## PAGE EXCERPT
# ...your opinions on the "rarer" Boss effect pedals, please...



## Guest (Jul 9, 2011)

Hello all. I am hoping to get your experiences and likes/dislikes that any may have with Boss pedals, the more uncommon the better.

I have a few of the older MIJ's about but my DF-2 and my PF-1r are as "rare" as I go, presently.

I would welcome and appreciate any thoughts on this subject. Thanks


----------



## zurn (Oct 21, 2009)

I would love to get my hands on a Boss VB-2 (vibrato) , they normaly go for around 400$ on Ebay! I bought the Behringer UV300 and I love it, it's supposed to be a clone and it's 30$


----------



## jimihendrix (Jun 27, 2009)

Would ya settle for one of these instead...???...a [FONT=Verdana, Arial, Helvetica, sans-serif]Boss PN/2 Tremolo/Pan...[/FONT]the price tag reads $189...but the ad reads $225...

Capsule Music


----------



## The_Penguin (Feb 26, 2012)

Iceman said:


> Hello all. I am hoping to get your experiences and likes/dislikes that any may have with Boss pedals, the more uncommon the better.
> 
> I would welcome and appreciate any thoughts on this subject. Thanks


I have a 1978 ish Boss DS-1 One of the originals Made in Japan, silver screw yadda yadda, still sounds as horrid now as it did in '78 

My 70's Chorus CE-1 still sounds sweet. I can't believe what they go for on Ebay. Tempting, but I'll keep it.


----------



## k tone (Oct 7, 2008)

I bought a CE-2 and HM-2 back in the day that I still have and I recently acquired a DSD-2 ($60) and an FZ-2 ($50). I like em all and am always scouring Kijiji for vintagey Boss stuff. When I was coming up as a guitar player Boss, MXR and Ibanez was about all you could get in the small town I lived in. I am currently assembling a small all Boss board for a grab and go jam board to go wth the 5F1 Champ I just built.


----------



## NB_Terry (Feb 2, 2006)

## OBJECTIVES
**a)** Render the lines of the entries between the line holding "What distance from the camera is the" and the line holding "52.5 inches", inclusive, as a JSON list of strings, one string per line and with blank lines omitted.
**b)** Carry on the forum thread about rare Boss effect pedals from the point where it stops.
The forum thread and the entries that follow it have no connection to each other.

## PROVIDED INFORMATION
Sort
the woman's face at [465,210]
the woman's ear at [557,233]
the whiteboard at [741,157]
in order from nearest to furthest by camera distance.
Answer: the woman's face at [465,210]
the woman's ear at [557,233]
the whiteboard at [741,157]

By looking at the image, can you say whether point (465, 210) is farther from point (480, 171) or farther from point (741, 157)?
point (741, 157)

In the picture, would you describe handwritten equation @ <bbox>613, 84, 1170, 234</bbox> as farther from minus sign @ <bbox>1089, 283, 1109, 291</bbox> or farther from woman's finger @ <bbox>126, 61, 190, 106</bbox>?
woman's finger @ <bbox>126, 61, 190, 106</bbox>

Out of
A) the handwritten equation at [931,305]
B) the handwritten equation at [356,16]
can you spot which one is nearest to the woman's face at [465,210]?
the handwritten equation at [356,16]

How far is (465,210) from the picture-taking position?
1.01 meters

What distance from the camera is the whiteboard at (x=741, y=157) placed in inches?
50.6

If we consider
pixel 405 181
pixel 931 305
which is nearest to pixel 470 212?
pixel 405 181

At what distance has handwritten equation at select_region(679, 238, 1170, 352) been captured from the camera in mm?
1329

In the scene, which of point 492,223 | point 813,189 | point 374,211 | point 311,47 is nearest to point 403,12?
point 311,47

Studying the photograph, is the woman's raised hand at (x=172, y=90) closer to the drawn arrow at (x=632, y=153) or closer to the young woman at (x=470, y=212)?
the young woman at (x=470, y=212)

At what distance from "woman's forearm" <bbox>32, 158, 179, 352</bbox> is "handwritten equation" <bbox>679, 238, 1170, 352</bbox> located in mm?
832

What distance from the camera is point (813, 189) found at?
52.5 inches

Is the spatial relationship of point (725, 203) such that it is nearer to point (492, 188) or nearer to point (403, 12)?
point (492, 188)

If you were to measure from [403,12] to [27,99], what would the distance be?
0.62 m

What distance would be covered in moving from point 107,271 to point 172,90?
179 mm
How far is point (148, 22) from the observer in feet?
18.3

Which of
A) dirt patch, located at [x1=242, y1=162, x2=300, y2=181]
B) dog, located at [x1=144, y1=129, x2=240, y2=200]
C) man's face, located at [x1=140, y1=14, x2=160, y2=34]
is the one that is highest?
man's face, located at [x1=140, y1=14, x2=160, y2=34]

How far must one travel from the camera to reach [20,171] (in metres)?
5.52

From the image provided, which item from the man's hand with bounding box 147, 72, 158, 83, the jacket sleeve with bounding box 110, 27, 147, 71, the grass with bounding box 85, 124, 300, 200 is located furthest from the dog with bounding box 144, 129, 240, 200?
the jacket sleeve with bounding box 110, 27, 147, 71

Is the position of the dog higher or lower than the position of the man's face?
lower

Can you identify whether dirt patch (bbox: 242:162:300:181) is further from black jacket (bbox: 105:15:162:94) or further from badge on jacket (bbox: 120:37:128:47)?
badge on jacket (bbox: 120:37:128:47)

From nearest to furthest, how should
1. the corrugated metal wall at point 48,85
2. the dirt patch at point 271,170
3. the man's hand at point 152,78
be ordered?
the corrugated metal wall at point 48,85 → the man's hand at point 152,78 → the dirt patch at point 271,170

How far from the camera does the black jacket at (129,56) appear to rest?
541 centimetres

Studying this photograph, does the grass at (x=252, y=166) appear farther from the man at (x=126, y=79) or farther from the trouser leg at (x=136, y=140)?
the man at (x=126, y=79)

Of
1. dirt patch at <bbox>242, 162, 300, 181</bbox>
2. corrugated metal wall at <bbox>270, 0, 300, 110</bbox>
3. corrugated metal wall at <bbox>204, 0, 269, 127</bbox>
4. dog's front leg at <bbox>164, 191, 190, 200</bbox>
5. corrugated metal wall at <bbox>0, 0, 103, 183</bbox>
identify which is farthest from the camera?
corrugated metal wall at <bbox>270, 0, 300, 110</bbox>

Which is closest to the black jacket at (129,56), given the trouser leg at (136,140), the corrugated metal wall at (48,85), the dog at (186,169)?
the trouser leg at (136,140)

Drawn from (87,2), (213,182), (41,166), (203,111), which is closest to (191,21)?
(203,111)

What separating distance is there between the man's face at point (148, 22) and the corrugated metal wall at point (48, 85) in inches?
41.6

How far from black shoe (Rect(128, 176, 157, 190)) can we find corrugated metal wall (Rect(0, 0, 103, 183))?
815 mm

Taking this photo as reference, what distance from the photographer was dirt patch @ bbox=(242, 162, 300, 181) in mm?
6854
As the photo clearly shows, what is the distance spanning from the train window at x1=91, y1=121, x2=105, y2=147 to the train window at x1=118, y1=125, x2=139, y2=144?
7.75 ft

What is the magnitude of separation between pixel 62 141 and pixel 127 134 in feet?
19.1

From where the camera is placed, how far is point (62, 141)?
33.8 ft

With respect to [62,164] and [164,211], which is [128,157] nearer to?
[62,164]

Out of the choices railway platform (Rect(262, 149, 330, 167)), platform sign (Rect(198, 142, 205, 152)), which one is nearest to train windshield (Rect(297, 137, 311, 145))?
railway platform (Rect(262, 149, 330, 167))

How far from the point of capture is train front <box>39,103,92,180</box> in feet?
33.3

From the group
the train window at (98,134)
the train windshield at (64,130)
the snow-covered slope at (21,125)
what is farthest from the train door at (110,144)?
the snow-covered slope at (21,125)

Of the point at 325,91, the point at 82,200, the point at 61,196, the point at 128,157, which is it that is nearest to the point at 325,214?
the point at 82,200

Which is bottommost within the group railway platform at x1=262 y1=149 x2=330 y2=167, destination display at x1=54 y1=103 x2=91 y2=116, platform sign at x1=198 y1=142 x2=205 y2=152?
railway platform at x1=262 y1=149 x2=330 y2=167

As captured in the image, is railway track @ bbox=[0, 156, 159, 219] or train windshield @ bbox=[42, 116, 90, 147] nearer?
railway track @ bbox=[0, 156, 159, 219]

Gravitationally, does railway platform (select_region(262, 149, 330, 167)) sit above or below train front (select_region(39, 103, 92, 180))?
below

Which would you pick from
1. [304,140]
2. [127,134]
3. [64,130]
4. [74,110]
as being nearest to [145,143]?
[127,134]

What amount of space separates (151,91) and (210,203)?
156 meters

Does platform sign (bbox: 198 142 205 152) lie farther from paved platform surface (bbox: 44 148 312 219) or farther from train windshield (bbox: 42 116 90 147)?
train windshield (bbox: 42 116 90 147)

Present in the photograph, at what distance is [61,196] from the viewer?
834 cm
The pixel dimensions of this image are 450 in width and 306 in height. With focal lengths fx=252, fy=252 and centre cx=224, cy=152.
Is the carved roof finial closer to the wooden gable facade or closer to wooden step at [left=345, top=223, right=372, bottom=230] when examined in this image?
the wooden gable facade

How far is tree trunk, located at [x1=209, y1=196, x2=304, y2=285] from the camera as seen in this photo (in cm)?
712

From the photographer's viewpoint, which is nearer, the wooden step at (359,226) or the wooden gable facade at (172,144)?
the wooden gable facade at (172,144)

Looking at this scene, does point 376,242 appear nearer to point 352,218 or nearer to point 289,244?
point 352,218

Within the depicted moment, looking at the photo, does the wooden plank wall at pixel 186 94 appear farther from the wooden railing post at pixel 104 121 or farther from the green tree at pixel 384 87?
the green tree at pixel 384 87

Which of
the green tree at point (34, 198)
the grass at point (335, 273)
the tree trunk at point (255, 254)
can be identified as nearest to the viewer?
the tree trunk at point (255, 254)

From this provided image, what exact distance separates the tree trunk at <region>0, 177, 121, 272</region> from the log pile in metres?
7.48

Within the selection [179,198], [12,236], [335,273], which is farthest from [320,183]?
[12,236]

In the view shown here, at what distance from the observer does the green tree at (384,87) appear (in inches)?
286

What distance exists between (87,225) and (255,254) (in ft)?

## EXPECTED RESPONSES
**a)**
[
  "What distance from the camera is the whiteboard at (x=741, y=157) placed in inches?",
  "50.6",
  "If we consider",
  "pixel 405 181",
  "pixel 931 305",
  "which is nearest to pixel 470 212?",
  "pixel 405 181",
  "At what distance has handwritten equation at select_region(679, 238, 1170, 352) been captured from the camera in mm?",
  "1329",
  "In the scene, which of point 492,223 | point 813,189 | point 374,211 | point 311,47 is nearest to point 403,12?",
  "point 311,47",
  "Studying the photograph, is the woman's raised hand at (x=172, y=90) closer to the drawn arrow at (x=632, y=153) or closer to the young woman at (x=470, y=212)?",
  "the young woman at (x=470, y=212)",
  "At what distance from \"woman's forearm\" <bbox>32, 158, 179, 352</bbox> is \"handwritten equation\" <bbox>679, 238, 1170, 352</bbox> located in mm?",
  "832",
  "What distance from the camera is point (813, 189) found at?",
  "52.5 inches"
]

**b)**
If you haven't already, check out this site.

http://www.bossarea.com/default.asp


----------



## hollowbody (Jan 15, 2008)

I've had a Boss CE-2, DC-2, DM-2, DM-3 and OD-1. None are as rare as the Vibrato or Slow Gear, but they're not super common either. I loved every single one. They all were fantastic pedals, though I don't have any of them anymore. 

I wish I had kept the Dimension Chorus, that one was REALLY special. The DM-2 and 3 were also fantastic analog delays that I would love to own again.


----------



## mhammer (Nov 30, 2007)

I only have a few older Boss effects: a DF-2, HM-2, ROD-10, and RPH-10. The latter two are "micro-rack" table-top effects, rather than stompboxes. I have a Behringer Acoustic Modeller, which is their clone of the AC-2. I've built myself clones of the CE-2 and OD-1, and tried out the DC-2 and CE-1 for lengthy periods, as well as the behringer clone of the VB-2.

The DF-2 was interesting, for its time, and does some neat tricks, but has since been eclipsed by more flexible pedals, including a newer digital one from Boss. The interested individual is probably better directed to get the Behringer clone, given how often they are likely to use it. The HM-2 was given to me by a nephew. Personally, I wouldn't use it.

The DC-2 was simply one of the very best chorusses...ever. Wobble free and rich-sounding. It, too, has since been eclipsed by digital models of "multi-phase" choruses like the DC-2, and multiple BBD chorus effects built into many string synths and hybrid (digital/analog) synths from the early 80's (e.g., Arp Solina, Juno 106, et al). The CE-2 has a nice sound, too, but the DC-2 is better.

The ROD-10 is often overlooked, but has a number of useful sounds in it, including some functional equivalents of the BD-2 and a nice octave-up fuzz, all with full 3-band EQing. It falls into the under-recognized category because it isn't a stompbox. I got mine for $25. Maybe you can too. The RPH-10 is kind of a souped up version of the PH-2, with more bells and whistles. Both decent quiet phasers. I adapted mine for envelope control. They are both easily adapted to pedalboard or rack use if you know what you're doing.

The OD-1 has a slightly different sound than the TS-808 and SD-1, but not by that much. A little warmer IMHO.

The VB-2, or rather the Behringer clone of it, disappointed me, quite frankly. The idea for the ramping up of vibrato depth was an excellent one, but I found the shape and speed of the ramp up to be stiff and unmusical to my ears.

I repaired a friend's CE-1, and had it for awhile before returning it. Its chief virtue is that it uses different modulation for vibrato than it uses for chorus. Apart fro that, I honestly can't see what all the fuss was about.


----------



## Sneaky (Feb 14, 2006)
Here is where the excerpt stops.